__Your instructions__.
Copy out every one of the records below word for word, but leave the pictures out of your answer.

__Raw data__.
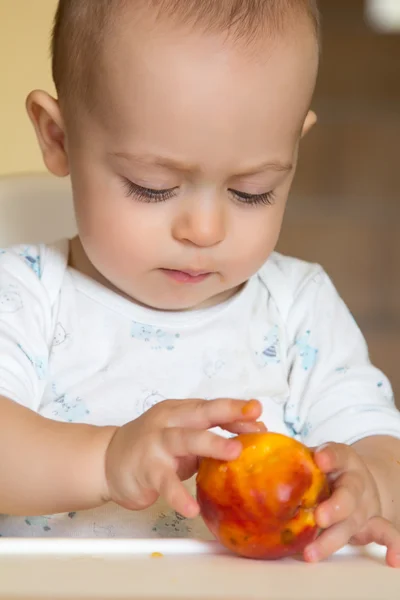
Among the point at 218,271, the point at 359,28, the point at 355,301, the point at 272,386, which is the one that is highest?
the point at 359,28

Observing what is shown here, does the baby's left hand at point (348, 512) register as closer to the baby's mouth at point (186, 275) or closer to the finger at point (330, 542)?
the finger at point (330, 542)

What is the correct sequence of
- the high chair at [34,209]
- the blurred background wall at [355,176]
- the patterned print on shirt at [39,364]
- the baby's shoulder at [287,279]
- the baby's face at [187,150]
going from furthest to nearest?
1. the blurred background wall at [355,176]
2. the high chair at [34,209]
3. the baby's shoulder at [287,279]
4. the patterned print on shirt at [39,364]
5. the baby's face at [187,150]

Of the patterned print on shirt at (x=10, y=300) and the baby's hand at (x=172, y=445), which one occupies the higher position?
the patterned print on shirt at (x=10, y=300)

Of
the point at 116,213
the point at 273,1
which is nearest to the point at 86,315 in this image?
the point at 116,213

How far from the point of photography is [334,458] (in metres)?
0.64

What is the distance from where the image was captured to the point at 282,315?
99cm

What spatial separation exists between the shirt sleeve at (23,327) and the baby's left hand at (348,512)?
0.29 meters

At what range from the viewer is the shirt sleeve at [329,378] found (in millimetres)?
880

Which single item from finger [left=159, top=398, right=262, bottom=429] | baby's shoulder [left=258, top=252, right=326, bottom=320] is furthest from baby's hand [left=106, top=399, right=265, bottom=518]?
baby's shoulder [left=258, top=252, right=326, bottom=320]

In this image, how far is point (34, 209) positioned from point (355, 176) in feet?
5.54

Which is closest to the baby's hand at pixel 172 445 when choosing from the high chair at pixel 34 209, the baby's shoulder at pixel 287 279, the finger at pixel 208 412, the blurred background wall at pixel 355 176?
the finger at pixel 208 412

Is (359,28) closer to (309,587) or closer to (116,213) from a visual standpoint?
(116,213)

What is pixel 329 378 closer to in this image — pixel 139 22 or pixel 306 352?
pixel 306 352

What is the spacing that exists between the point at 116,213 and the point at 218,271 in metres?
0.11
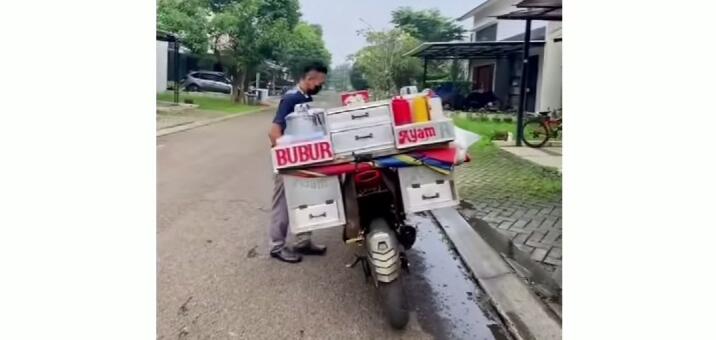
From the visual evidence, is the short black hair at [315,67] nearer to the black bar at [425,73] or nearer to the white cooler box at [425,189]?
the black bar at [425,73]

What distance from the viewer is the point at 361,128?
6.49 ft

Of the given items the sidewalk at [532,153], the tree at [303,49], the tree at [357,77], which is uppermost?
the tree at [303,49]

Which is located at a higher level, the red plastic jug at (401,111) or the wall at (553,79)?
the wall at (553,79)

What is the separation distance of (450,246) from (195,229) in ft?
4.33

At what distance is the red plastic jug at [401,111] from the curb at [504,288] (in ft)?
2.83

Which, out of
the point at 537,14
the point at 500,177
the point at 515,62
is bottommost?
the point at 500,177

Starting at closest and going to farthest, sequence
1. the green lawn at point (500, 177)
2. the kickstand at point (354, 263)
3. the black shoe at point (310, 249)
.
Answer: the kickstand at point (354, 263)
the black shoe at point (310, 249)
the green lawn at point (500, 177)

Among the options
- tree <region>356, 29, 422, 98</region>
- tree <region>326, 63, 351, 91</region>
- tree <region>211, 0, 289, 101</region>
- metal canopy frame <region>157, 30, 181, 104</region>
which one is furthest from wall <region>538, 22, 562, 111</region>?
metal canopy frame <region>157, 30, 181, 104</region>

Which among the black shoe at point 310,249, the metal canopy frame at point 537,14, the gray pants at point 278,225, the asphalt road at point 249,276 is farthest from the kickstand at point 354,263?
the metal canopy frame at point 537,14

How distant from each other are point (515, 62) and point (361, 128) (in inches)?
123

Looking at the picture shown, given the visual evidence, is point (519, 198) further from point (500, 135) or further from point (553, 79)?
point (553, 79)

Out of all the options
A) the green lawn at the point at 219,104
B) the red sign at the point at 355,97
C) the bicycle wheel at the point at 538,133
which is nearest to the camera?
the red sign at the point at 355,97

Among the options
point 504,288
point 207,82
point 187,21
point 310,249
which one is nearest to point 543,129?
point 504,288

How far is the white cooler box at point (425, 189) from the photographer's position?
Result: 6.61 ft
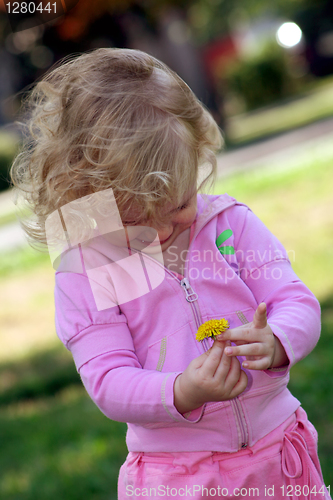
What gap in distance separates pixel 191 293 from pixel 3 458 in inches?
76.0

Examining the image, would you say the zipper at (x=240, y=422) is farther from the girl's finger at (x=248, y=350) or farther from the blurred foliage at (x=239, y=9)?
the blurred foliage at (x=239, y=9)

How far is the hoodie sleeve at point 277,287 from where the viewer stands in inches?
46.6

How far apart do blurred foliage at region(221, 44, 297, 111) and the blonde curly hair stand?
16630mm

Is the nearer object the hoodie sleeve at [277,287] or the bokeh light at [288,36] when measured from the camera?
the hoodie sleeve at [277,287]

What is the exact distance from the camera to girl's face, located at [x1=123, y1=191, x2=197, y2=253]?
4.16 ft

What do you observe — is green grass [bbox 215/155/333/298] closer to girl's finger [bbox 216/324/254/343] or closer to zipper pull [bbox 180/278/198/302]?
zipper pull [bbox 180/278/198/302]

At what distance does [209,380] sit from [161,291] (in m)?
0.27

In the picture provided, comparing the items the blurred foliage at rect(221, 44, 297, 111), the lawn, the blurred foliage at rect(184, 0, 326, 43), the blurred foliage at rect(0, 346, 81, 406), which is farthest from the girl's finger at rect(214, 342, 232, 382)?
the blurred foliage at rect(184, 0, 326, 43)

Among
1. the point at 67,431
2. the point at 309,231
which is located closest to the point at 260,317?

__Completed exercise__.
Among the point at 218,271, the point at 359,28, the point at 355,301, the point at 272,386, which is the one that is highest?
the point at 359,28

Observing what is shown here, does the baby's left hand at point (348, 512) register as closer to the baby's mouth at point (186, 275) or closer to the finger at point (330, 542)?
the finger at point (330, 542)

What is the correct sequence of
- the high chair at [34,209]
- the blurred background wall at [355,176]
- the patterned print on shirt at [39,364]
- the baby's shoulder at [287,279]
- the baby's face at [187,150]
going from furthest to nearest?
1. the blurred background wall at [355,176]
2. the high chair at [34,209]
3. the baby's shoulder at [287,279]
4. the patterned print on shirt at [39,364]
5. the baby's face at [187,150]

Of the patterned print on shirt at (x=10, y=300) and the baby's hand at (x=172, y=445), which one occupies the higher position?
the patterned print on shirt at (x=10, y=300)

Of
the point at 116,213
the point at 273,1
which is nearest to the point at 86,315 in this image?
the point at 116,213

How far from the point of photography is [334,458] (in metres)?
0.64

What is the distance from where the image was captured to the point at 282,315?
99cm

What spatial separation exists between the shirt sleeve at (23,327) and the baby's left hand at (348,512)?
0.29 meters

At what range from the viewer is the shirt sleeve at [329,378] found (in millimetres)?
880

Which single item from finger [left=159, top=398, right=262, bottom=429] | baby's shoulder [left=258, top=252, right=326, bottom=320] is furthest from baby's hand [left=106, top=399, right=265, bottom=518]?
baby's shoulder [left=258, top=252, right=326, bottom=320]

In this image, how far is point (34, 209) positioned from point (355, 176) in feet?
5.54

Which is closest to the baby's hand at pixel 172 445 when choosing from the high chair at pixel 34 209, the baby's shoulder at pixel 287 279, the finger at pixel 208 412, the blurred background wall at pixel 355 176?
the finger at pixel 208 412

Is (359,28) closer to (309,587) or closer to (116,213) from a visual standpoint?
(116,213)

What is pixel 329 378 closer to in this image — pixel 139 22 or pixel 306 352?
pixel 306 352

What is the spacing that exists between the point at 116,213 and the point at 218,271 in metres?
0.11
From the visual evidence, is the short black hair at [315,67] nearer to the black bar at [425,73] or nearer to the white cooler box at [425,189]?
the black bar at [425,73]

What distance from the viewer is the point at 361,128?
6.49 ft

Of the given items the sidewalk at [532,153], the tree at [303,49], the tree at [357,77], which is uppermost?
the tree at [303,49]

Which is located at a higher level, the red plastic jug at (401,111) or the wall at (553,79)?
the wall at (553,79)

What is the separation distance of (450,246) from (195,229) in ft?
4.33

At what distance is the red plastic jug at [401,111] from the curb at [504,288] (in ft)?
2.83

Which, out of
the point at 537,14
the point at 500,177
the point at 515,62
is bottommost?
the point at 500,177

Starting at closest and going to farthest, sequence
1. the green lawn at point (500, 177)
2. the kickstand at point (354, 263)
3. the black shoe at point (310, 249)
.
Answer: the kickstand at point (354, 263)
the black shoe at point (310, 249)
the green lawn at point (500, 177)

Among the options
- tree <region>356, 29, 422, 98</region>
- tree <region>326, 63, 351, 91</region>
- tree <region>211, 0, 289, 101</region>
- metal canopy frame <region>157, 30, 181, 104</region>
which one is furthest from wall <region>538, 22, 562, 111</region>?
metal canopy frame <region>157, 30, 181, 104</region>

Which among the black shoe at point 310,249, the metal canopy frame at point 537,14, the gray pants at point 278,225, the asphalt road at point 249,276 is farthest from the kickstand at point 354,263?
the metal canopy frame at point 537,14

How distant from each other are point (515, 62) and point (361, 128) (in inches)?
123

Looking at the picture shown, given the visual evidence, is point (519, 198) further from point (500, 135) or further from point (553, 79)?
point (553, 79)

Out of all the options
A) the green lawn at the point at 219,104
B) the red sign at the point at 355,97
C) the bicycle wheel at the point at 538,133
which is nearest to the camera?
the red sign at the point at 355,97

Among the options
point 504,288
point 207,82
point 187,21
point 310,249
which one is nearest to point 543,129?
point 504,288

How far is the white cooler box at point (425, 189) from the photographer's position?
Result: 6.61 ft
What gap in distance separates pixel 191 293 from pixel 3 458 in inches?
76.0

Examining the image, would you say the zipper at (x=240, y=422) is farther from the girl's finger at (x=248, y=350) or farther from the blurred foliage at (x=239, y=9)?
the blurred foliage at (x=239, y=9)

How far is the hoodie sleeve at point 277,287 from where the viewer stands in inches?
46.6

How far apart do blurred foliage at region(221, 44, 297, 111) and the blonde curly hair stand?
16630mm

Is the nearer object the hoodie sleeve at [277,287] or the bokeh light at [288,36] when measured from the camera?
the hoodie sleeve at [277,287]

What is the exact distance from the camera to girl's face, located at [x1=123, y1=191, x2=197, y2=253]?
4.16 ft

What do you observe — is green grass [bbox 215/155/333/298] closer to girl's finger [bbox 216/324/254/343] or closer to zipper pull [bbox 180/278/198/302]?
zipper pull [bbox 180/278/198/302]

At what distance does [209,380] sit from [161,291] (in m)?
0.27

In the picture provided, comparing the items the blurred foliage at rect(221, 44, 297, 111), the lawn, the blurred foliage at rect(184, 0, 326, 43), the blurred foliage at rect(0, 346, 81, 406), which is farthest from the girl's finger at rect(214, 342, 232, 382)?
the blurred foliage at rect(184, 0, 326, 43)

Among
1. the point at 67,431
2. the point at 309,231
which is located closest to the point at 260,317?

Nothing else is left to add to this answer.